:: Provided material

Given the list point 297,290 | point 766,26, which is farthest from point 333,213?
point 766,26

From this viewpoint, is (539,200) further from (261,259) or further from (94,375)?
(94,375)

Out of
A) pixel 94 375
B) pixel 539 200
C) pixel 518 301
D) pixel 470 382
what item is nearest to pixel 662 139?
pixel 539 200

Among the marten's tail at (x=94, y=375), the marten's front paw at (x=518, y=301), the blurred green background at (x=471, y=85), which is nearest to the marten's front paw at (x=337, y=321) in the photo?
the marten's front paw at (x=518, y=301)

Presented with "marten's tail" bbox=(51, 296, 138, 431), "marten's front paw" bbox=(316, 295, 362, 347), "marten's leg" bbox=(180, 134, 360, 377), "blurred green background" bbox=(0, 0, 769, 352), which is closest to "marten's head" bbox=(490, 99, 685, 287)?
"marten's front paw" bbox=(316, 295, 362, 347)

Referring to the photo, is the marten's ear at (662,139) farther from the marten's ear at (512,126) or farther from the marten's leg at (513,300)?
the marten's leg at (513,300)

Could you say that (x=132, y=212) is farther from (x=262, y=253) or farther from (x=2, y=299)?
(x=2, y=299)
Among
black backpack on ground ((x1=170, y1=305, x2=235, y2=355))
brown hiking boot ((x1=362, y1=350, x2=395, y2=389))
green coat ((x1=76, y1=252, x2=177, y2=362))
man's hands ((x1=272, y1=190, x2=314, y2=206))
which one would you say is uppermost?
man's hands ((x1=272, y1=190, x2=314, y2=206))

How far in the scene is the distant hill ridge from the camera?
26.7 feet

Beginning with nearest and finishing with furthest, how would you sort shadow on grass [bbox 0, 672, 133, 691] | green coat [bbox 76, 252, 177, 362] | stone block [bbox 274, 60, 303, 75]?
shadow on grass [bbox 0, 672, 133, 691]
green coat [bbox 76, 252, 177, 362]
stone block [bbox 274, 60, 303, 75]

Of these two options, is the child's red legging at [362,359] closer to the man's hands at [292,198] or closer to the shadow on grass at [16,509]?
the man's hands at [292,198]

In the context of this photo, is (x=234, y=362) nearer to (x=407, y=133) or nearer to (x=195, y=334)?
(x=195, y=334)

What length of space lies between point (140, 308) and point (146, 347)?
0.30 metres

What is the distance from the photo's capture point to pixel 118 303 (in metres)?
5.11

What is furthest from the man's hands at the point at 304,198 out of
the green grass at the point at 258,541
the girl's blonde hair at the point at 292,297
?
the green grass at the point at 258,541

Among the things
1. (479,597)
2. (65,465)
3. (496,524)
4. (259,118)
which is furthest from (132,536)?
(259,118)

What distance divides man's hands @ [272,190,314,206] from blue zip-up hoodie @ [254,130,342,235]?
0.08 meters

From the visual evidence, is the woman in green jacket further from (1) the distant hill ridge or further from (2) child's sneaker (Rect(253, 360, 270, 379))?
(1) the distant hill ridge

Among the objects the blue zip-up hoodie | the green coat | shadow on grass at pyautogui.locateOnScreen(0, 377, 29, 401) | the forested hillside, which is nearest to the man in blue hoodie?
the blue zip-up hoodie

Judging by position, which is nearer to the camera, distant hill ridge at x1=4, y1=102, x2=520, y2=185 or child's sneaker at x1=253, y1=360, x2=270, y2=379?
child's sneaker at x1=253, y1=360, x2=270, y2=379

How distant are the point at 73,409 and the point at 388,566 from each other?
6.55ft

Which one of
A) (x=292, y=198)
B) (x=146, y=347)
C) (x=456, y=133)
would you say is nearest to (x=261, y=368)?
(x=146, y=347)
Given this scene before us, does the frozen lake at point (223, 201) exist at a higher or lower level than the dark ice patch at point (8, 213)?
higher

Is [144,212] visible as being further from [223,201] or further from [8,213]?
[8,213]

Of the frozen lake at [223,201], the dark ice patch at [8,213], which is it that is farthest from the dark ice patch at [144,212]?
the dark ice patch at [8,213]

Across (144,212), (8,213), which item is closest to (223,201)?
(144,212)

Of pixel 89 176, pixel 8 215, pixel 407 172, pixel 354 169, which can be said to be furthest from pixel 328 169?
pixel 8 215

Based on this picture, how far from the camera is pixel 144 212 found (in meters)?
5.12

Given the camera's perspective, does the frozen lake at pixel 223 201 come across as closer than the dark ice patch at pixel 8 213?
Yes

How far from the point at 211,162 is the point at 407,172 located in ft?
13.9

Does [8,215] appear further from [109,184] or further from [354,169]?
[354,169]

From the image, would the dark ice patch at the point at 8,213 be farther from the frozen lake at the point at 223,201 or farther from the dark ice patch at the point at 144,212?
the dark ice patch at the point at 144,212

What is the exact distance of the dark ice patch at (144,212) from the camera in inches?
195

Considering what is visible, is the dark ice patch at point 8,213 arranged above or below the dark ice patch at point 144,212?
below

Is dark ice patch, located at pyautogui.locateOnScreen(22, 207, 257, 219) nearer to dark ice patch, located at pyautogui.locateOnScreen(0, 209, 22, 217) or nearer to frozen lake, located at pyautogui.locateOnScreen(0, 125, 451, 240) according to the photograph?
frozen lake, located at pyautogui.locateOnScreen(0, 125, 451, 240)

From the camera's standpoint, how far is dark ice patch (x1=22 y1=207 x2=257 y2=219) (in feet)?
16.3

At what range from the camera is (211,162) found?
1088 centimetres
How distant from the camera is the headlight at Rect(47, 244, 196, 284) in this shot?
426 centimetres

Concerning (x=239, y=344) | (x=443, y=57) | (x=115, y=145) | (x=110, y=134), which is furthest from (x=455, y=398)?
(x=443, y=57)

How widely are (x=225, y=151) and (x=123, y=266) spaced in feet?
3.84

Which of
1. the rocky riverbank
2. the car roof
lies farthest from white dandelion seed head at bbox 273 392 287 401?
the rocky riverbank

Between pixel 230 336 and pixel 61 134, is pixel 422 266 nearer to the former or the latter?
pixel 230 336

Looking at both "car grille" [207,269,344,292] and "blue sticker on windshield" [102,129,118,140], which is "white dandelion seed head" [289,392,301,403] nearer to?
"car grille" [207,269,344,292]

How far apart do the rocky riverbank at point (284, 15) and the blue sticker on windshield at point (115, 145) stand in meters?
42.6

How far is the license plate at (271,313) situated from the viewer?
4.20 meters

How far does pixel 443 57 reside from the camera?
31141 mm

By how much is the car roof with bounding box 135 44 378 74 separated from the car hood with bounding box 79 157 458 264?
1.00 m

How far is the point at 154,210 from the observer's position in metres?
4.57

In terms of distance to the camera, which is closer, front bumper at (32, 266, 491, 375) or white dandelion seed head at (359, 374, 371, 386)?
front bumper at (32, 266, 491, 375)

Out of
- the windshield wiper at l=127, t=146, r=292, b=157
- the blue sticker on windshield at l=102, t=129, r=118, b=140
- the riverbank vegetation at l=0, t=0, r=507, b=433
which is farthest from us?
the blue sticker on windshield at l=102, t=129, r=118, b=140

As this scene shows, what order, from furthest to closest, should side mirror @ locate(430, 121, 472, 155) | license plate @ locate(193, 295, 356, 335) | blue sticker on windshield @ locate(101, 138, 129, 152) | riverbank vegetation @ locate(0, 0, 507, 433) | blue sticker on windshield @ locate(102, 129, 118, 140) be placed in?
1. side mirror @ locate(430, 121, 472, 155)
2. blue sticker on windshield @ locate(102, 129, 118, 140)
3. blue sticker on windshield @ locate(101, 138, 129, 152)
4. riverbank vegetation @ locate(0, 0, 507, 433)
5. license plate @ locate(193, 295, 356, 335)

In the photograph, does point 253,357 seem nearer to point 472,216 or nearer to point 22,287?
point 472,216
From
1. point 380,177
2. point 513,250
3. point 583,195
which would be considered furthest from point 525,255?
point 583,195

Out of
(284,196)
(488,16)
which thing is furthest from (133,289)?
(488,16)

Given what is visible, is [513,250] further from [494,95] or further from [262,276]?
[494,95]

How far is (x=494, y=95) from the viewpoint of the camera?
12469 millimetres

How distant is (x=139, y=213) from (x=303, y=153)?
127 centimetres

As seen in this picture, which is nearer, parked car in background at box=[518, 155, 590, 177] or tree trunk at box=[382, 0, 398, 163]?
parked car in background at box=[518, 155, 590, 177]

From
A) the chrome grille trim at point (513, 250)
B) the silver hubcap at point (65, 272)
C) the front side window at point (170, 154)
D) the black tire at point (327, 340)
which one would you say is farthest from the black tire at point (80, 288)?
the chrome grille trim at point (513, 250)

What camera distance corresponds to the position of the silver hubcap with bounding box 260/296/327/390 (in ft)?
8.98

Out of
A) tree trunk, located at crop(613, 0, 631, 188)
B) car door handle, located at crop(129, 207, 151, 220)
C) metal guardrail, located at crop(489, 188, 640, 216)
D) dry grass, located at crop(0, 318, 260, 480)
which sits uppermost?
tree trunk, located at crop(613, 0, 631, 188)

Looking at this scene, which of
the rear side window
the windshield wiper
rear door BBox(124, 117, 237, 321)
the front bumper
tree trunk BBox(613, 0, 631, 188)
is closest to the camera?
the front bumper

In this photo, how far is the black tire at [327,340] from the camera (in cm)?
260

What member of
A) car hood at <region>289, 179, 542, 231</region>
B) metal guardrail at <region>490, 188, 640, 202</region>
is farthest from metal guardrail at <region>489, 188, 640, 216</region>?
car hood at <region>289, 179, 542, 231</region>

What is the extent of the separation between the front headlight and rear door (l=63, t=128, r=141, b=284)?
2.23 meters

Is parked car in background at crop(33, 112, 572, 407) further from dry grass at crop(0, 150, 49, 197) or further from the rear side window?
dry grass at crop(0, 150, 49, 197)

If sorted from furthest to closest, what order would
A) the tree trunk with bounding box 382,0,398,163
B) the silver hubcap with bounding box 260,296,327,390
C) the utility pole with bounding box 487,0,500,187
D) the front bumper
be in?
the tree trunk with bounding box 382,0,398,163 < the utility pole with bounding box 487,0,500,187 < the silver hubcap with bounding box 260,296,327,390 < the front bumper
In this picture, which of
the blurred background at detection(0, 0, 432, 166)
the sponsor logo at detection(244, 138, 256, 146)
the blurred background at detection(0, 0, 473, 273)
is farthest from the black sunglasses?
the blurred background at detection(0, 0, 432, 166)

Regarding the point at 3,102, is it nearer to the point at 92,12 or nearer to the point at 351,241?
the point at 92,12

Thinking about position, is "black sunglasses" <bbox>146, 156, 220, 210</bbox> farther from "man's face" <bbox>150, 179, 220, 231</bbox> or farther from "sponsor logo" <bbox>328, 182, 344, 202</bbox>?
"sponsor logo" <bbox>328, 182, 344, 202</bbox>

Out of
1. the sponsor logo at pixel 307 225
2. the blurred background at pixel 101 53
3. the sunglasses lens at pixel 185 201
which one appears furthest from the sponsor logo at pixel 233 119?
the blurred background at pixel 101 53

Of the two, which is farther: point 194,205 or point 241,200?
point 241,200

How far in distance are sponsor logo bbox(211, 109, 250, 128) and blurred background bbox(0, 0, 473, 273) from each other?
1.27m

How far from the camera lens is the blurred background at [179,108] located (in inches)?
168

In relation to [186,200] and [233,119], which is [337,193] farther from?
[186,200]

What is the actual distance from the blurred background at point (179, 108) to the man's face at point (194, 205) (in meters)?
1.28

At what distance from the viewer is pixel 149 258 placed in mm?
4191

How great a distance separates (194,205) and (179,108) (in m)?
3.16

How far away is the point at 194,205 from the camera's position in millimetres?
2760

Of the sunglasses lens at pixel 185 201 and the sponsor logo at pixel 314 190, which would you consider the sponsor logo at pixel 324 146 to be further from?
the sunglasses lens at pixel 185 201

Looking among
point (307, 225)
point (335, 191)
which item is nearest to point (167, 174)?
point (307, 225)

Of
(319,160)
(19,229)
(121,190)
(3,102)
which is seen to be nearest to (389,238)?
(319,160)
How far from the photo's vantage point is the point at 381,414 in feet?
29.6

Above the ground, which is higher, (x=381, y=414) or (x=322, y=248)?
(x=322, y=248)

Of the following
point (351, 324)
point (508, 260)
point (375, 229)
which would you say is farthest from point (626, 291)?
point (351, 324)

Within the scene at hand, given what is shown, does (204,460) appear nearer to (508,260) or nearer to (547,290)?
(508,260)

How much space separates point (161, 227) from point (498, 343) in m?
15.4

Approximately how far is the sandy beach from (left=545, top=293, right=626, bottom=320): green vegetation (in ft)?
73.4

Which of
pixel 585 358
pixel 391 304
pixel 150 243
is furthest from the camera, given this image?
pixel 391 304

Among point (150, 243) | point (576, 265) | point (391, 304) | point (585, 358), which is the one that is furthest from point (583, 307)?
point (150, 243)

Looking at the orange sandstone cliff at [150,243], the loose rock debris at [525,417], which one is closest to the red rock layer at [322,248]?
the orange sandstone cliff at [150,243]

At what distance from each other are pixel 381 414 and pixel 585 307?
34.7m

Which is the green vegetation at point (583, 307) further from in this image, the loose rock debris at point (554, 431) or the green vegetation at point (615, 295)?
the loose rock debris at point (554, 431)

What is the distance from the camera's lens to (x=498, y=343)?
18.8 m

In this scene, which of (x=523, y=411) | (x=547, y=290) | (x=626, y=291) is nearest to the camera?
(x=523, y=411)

::::

Request: Please count the lines in the items above that contain the string "tail" and give only that number.

Finished answer: 2